◆ **DOCUMENT SECTION**
.....

My husband and I just completed the Chevron Houston Marathon and have really enjoyed our training runs leading up to the big race. We also just got a puppy and we’d love to take our new addition along with us on our runs. Is this advisable?
Ready to Run in Garden Oaks
Dear Ready to Run,
Congratulations on your marathon and your new canine addition! I’m sure, with all of that manic puppy energy in your home, you’re eager to find ways to help your puppy exercise. Since you’re both runners, taking the puppy along on your runs seems like a logical way to spend time with your pup and fit in your runs. Well, hold your horses a bit: Vets agree that dogs shouldn’t go jogging until their growth plates have closed.
Dogs grow a lot in their first year, especially large breeds. Their bones and joints are remodeling as they continue to grow. (Certain breeds like Shih Tzus, Corgis, and Basset Hounds are predisposed to premature growth plate closure.) To accommodate the growth of your growing puppy the cartilage and bones are soft and contain many extra blood vessels.
Since the growth plates are softer than other parts of the bones they’re more prone to injury. Trauma to a puppy’s growth plate can lead to severe bone deformities. Being dropped, hit by a car, or vigorous activity injuries in puppies should be diagnosed and treated quickly.

.....

(Records from a collection)
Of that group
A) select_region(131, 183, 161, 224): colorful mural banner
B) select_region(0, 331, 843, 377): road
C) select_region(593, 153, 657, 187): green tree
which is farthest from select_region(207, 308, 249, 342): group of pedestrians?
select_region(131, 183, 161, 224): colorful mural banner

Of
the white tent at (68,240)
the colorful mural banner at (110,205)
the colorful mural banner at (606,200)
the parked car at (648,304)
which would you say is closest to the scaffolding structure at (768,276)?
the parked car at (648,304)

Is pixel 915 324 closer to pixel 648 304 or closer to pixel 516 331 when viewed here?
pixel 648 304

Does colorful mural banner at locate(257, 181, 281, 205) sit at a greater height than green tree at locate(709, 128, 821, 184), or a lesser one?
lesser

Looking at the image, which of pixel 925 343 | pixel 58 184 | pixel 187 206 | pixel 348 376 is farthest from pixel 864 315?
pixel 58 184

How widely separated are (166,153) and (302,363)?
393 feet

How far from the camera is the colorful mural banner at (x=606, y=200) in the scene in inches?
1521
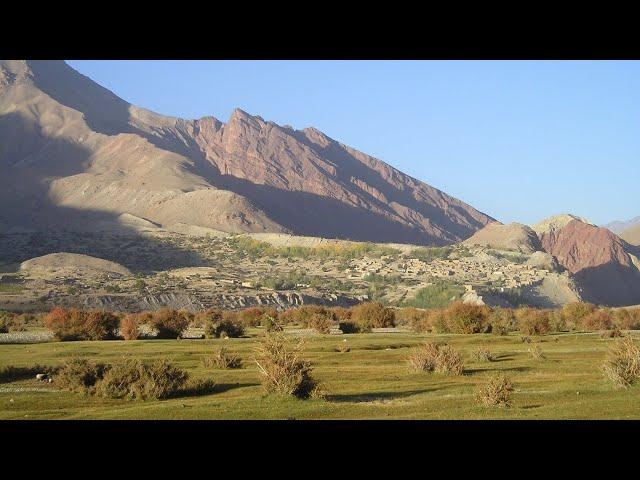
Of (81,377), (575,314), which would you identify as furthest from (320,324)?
(81,377)

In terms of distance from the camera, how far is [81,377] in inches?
854

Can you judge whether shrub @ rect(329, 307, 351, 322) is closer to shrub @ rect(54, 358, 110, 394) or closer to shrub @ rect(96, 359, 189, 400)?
shrub @ rect(54, 358, 110, 394)

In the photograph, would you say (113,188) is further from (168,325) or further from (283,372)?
(283,372)

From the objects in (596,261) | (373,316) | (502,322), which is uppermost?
(596,261)

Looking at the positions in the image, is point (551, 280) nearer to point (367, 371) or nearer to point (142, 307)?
point (142, 307)

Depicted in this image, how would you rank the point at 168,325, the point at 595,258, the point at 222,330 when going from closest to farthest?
the point at 168,325, the point at 222,330, the point at 595,258

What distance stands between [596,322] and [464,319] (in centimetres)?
1124

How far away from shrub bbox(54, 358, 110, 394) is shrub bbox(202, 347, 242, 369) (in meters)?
6.36

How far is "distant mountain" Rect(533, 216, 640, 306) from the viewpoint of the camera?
109 meters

.....

◆ **WORK INSTRUCTION 1**
Reproduce the passage of the advice column on running with a puppy, everything from "Dogs grow a" down to "and treated quickly.".
◆ **WORK INSTRUCTION 2**
Pick up the advice column on running with a puppy after its final sentence and keep writing it.

◆ **RESPONSE AREA 1**
Dogs grow a lot in their first year, especially large breeds. Their bones and joints are remodeling as they continue to grow. (Certain breeds like Shih Tzus, Corgis, and Basset Hounds are predisposed to premature growth plate closure.) To accommodate the growth of your growing puppy the cartilage and bones are soft and contain many extra blood vessels.
Since the growth plates are softer than other parts of the bones they’re more prone to injury. Trauma to a puppy’s growth plate can lead to severe bone deformities. Being dropped, hit by a car, or vigorous activity injuries in puppies should be diagnosed and treated quickly.

◆ **RESPONSE AREA 2**
The age at which the growth plates completely mature is different depending on the breed. Most of your dog’s growth will happen between 4 and 8 months of age. Large and giant breeds mature much slower–they might not be fully developed until 18 months of age. But, it’s best to check with your veterinarian to find out when your puppy has reached maturity. An x ray can be performed if you want to know for sure that their growth plates have closed.
As for alternative ways to exercise your puppy, many breeders suggest a “five minute rule.” The five minute rule states that puppies should have 5 minutes of organized exercise per day for every month of his age. So a 8 week old puppy should be getting 10 minutes a day. Organized exercises are activities that you control, such as brief walks and training sessions. With a little creativity, you should be able to come up with fun ways to exercise your pup and slowly incorporate running into your plans.